## [Aufgabe]
Vor wie vielen Jahren wurde der CTO der im Ausgangstext beschriebenen Firma eingestellt?

## [Ausgangstext]
——————————
First Developer und das Führungsproblem
Auch wenn die Kommentarfunktion in Blogs im Allgemeinen immer weniger benutzt wird, will ich heute mal wieder versuchen ein paar Meinungen einzusammeln. Das Thema um das es sich handelt sind CTOs.
Ich war vor kurzem wieder in einer Firma, wo der CTO der erste Entwickler war. Vor 10 Jahren als erstes eingestellt, kennt er die Applikation besser als jeder andere. Den Kern hat er mitentwickelt und weiß wie die „Architektur“ läuft. Aber ist das gut?
Ich bin bei der ganzen Sache eher zwiegespalten, obwohl ich eine Tendenz Richtung „Nein, es ist nicht gut“ habe. Aber fangen wir erstmal an die positiven Aspekte aufzulisten:
- Loyalität
Wenn jemand seit Jahren im Haus ist, weiß man, dass er der Firma loyal gegenüber ist. Sicherlich hat man schon die einige höhen und Tiefen mitgemacht und ist dem Hause treu geblieben. Ist sicherlich nicht die schlimmste Eigenschaft eines CTOs, wenn er das Boot nicht verlässt, wenn es am Sinken ist. - Vertrauen
Es ist nicht nur wichtig, dass die Führung nicht abhaut, wenn es Hart auf Hart kommt, sondern auch, dass man ihr vertrauen kann. Geht zwar meist Hand in Hand mit Loyalität, aber einen kleinen Unterschied sehe ich schon. - Wissensicherung
Ich habe es bereits geschrieben, der erste Entwickler hat oft Wissen parat, das andere nicht haben. Dies zu verlieren kann kritisch für das Unternehmen sein. Beförderungen, mehr Geld und höheres Ansehen können sicher dazu beitragen eine Firma nicht so schnell zu verlassen. - Aufstiegsmotivation
„Der CTO ist einer von uns“, „wenn er es geschafft hat, dann kann ich das auch“. Es kann sehr motivierend sein, zu wissen, dass es Aufstiegschancen gibt. Auch wenn der CTO-Posten weg ist, gibt es immer noch andere Möglichkeiten.
——————————
## [Gesammelte Daten]
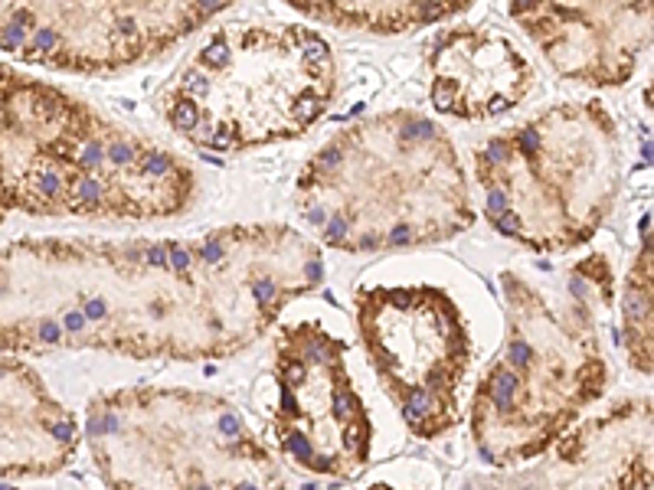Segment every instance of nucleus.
——————————
## [Erledigte Aufgabe]
Vor 10 Jahren, als Erster.